Büyük Marmara depreminin üzerinden tam 16 yıl geçti. Resmi verilere göre 7,4 büyüklüğündeki depremde 285 bin 211 ev, 42 bin 902 işyeri hasar gördü; yıkılan binaların enkazı altında 17 bin 480 insan can verdi, 505 kişi sakat kaldı. Resmi olmayan bilgilere göre ise yaklaşık 50 bin kişinin öldüğü, 100 bine yakın insanın ağır-hafif yaralandığı, 133 bin 683 binanın çöktüğü deprem, yaklaşık 600 bin kişiyi evsiz bıraktığı tahmin ediliyor. 16 milyon kişi şu ya da bu şekilde depremden etkilendi.

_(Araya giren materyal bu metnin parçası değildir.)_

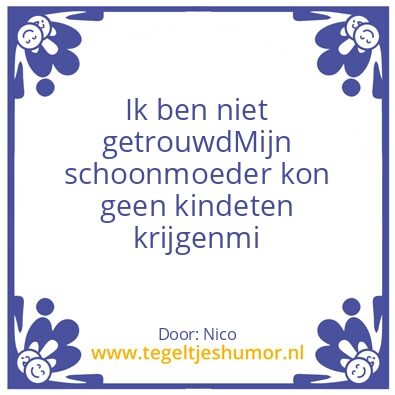 Tegeltje: Schoonmoeder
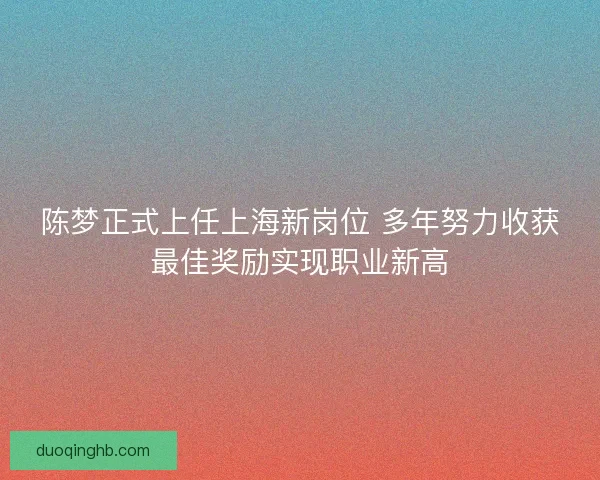 陈梦正式上任上海新岗位 多年努力收获最佳奖励实现职业新高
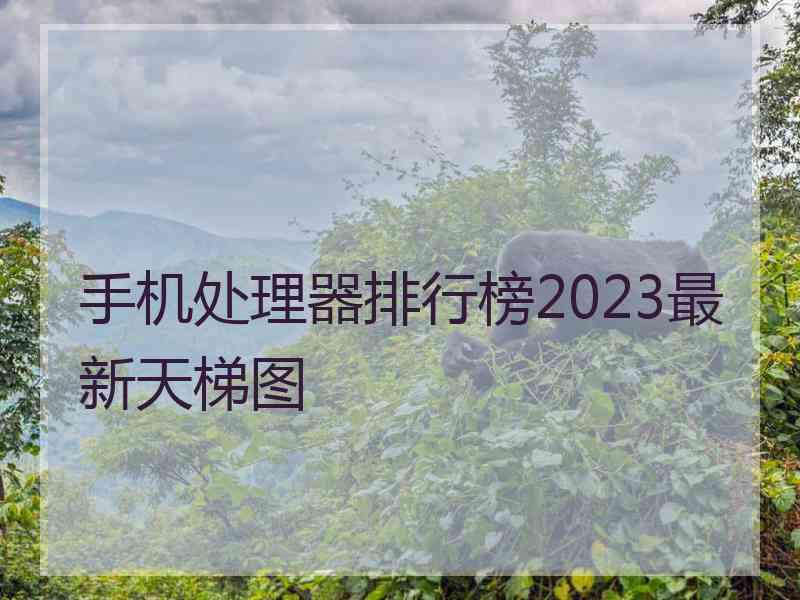 手机处理器排行榜2023最新天梯图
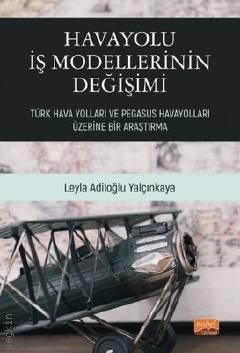Havayolu İş Modellerinin Değişimi Türk Hava Yolları ve Pegasus Havayolları Üzerine Bir Araştırma Leyla Adiloğlu Yalçınkaya  - Kitap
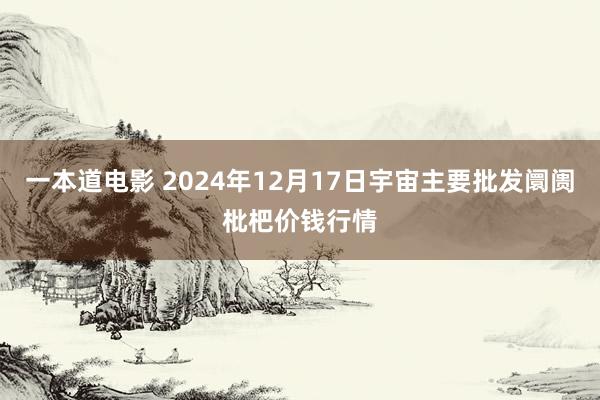 一本道电影 2024年12月17日宇宙主要批发阛阓枇杷价钱行情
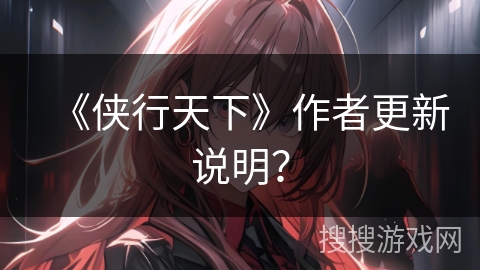 《侠行天下》作者更新说明？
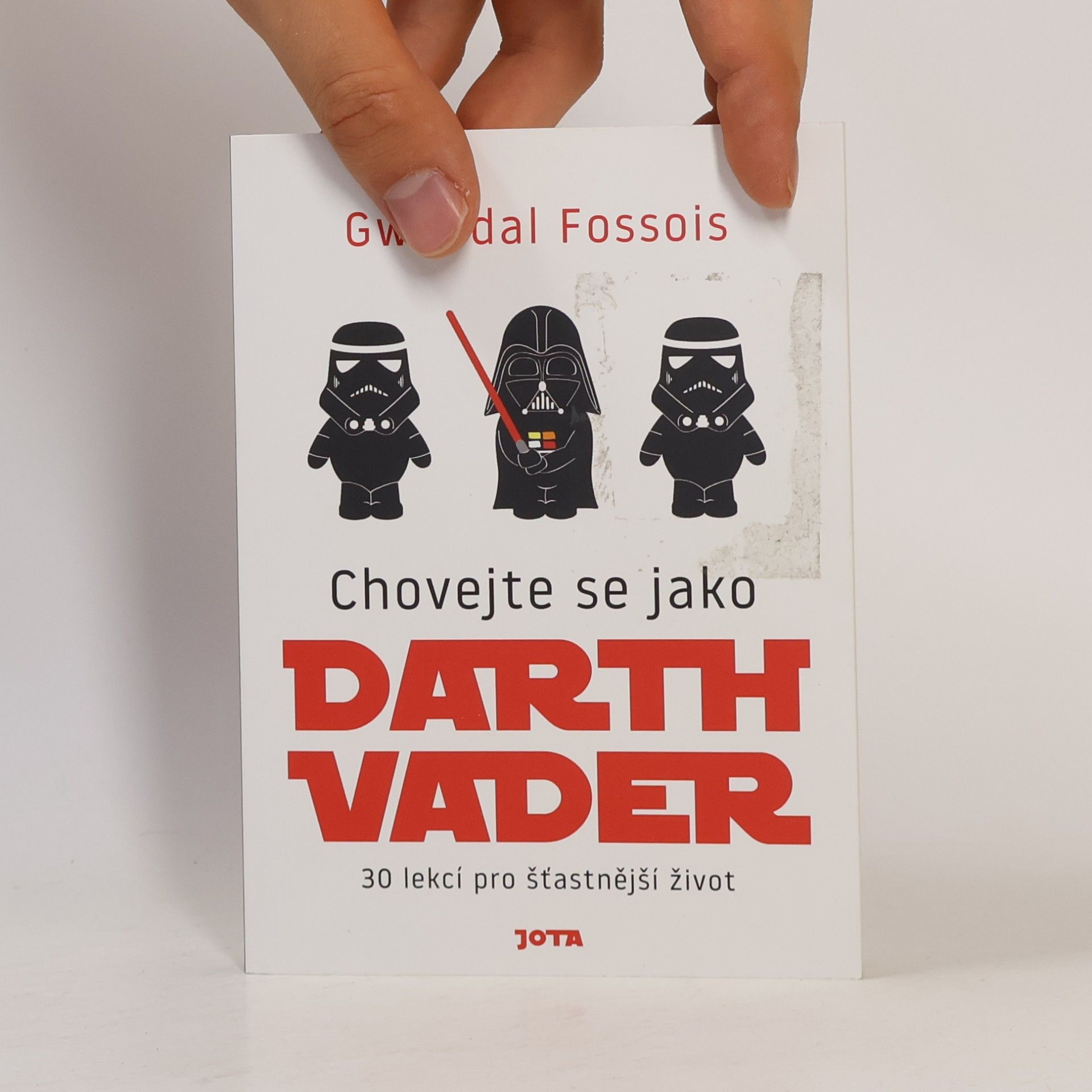 Gwendal Fossois Chovejte se jako Darth Vader : 30 lekcí pro šťastnější život
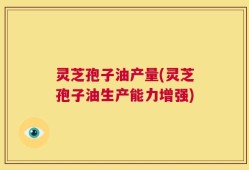 灵芝孢子油产量(灵芝孢子油生产能力增强)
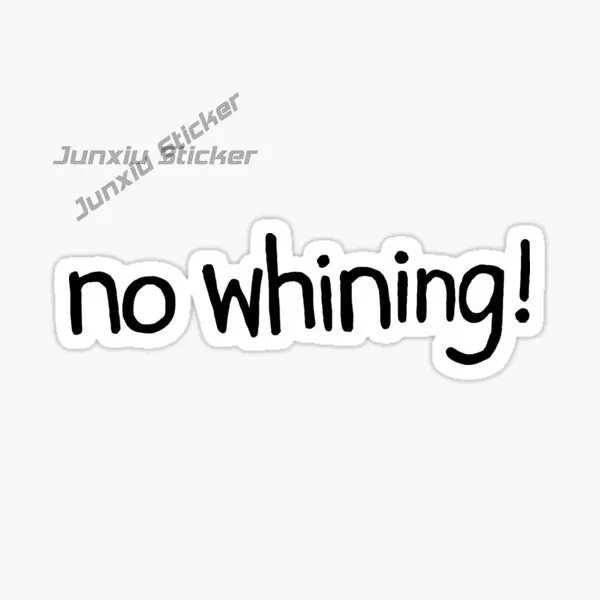 

WARNING NO WHINING Car Sticker Vinyl Waterproof Self-adhesive Decal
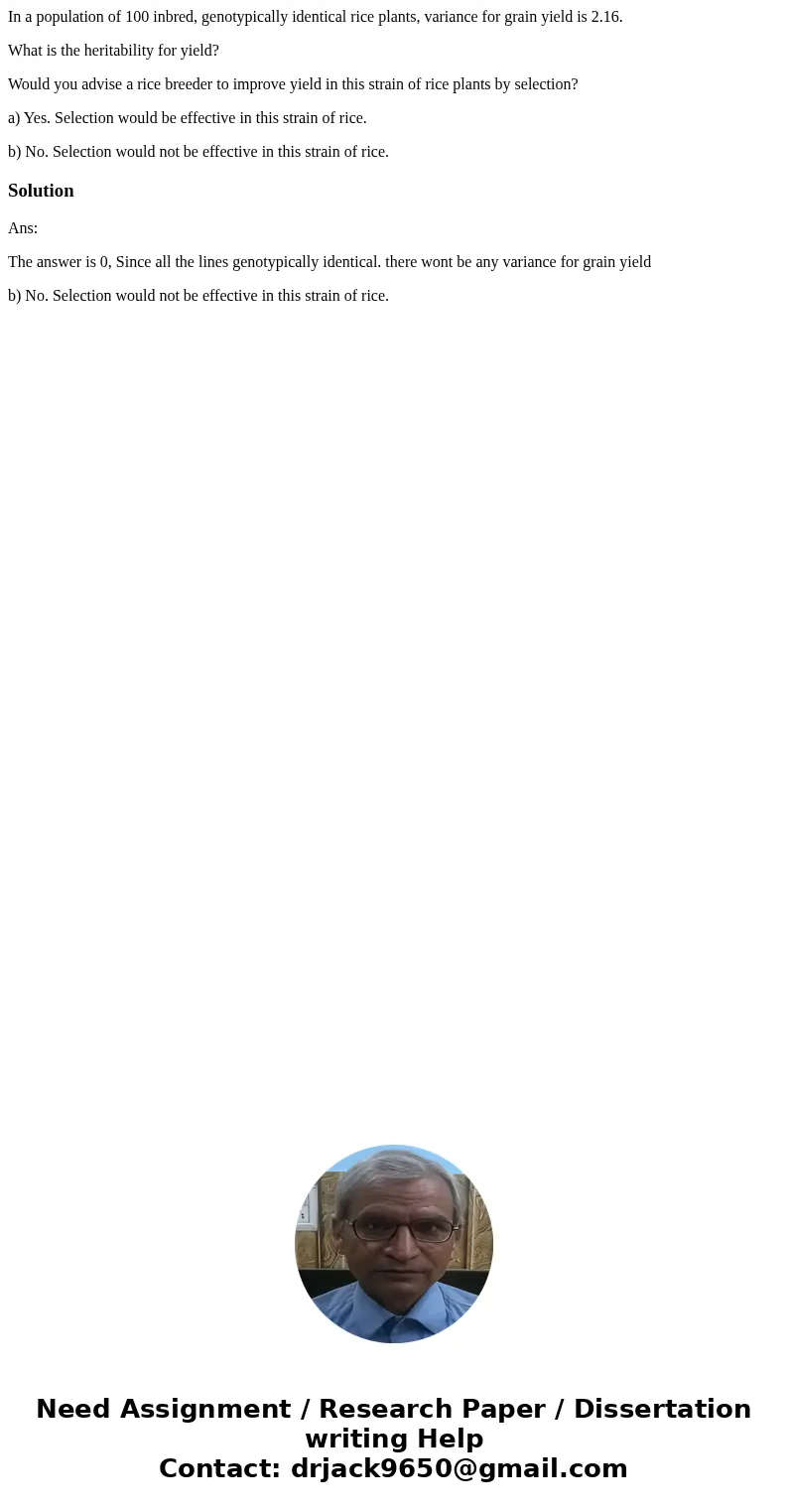 In a population of 100 inbred, genotypically identical rice plants, variance for grain yield is 2.16. What is the heritability for yield? Would you advise a ric In a population of 100 inbred, genotypically identical rice plants, variance for grain yield is 2.16. What is the heritability for yield? Would you advise a ric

Her 10 metrekaresinin 9’u deprem riski altında bulunan Türkiye’de, her 20 kişiden 19’u deprem kuşağında yaşıyor. Son 58 yıl içerisinde meydana gelen depremler; 58 bin 202 vatandaşın hayatını kaybetmesine, 122 bin 96 vatandaşın yaralanmasına ve yaklaşık 411 bin 465 binanın yıkılmasına veya ağır hasar görmesine neden oldu.

“Yönetmelik eksiği var”

İstanbul’da olması beklenen depremde sığınabileceğimiz toplanma alanlarının olmadığını dile getiren İnşaat mühendisleri odası İstanbul Şube Başkanı Cemal Gökçe, her yerin yapılaşmaya açıldığının altını çizerek, “Üstelik yönetmelikler yetersiz kalıyor. Örneğin yüksek katlı çok fazla yapımız var ama “Yüksek Yapılar Yönetmeliği” yok. Bu yapılar neye göre yapılıyor. Kimler, neye göre denetliyor bilmiyoruz” diye belirtti.

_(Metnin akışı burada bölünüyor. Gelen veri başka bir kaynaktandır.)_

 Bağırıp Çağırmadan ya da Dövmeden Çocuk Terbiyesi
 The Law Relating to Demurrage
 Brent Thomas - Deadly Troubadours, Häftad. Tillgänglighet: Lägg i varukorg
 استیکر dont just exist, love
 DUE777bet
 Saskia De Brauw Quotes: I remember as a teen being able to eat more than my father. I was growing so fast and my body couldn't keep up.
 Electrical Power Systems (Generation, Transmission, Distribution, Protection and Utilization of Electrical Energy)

“En güvenli sistem çelik yapı”

Depreme karşı güvenli bir yapı sistemi olan çelik yapının deprem kuşağında yer alan Türkiye’de kullanımının artması gerektiği vurgulanıyor. Çelik yapıda oturanlara deprem anında dışarı çıkmamaları önerilirken, çelik binaları inşa eden ve tasarlayan teknik kadro sayısının artması gerektiği kaydediliyor.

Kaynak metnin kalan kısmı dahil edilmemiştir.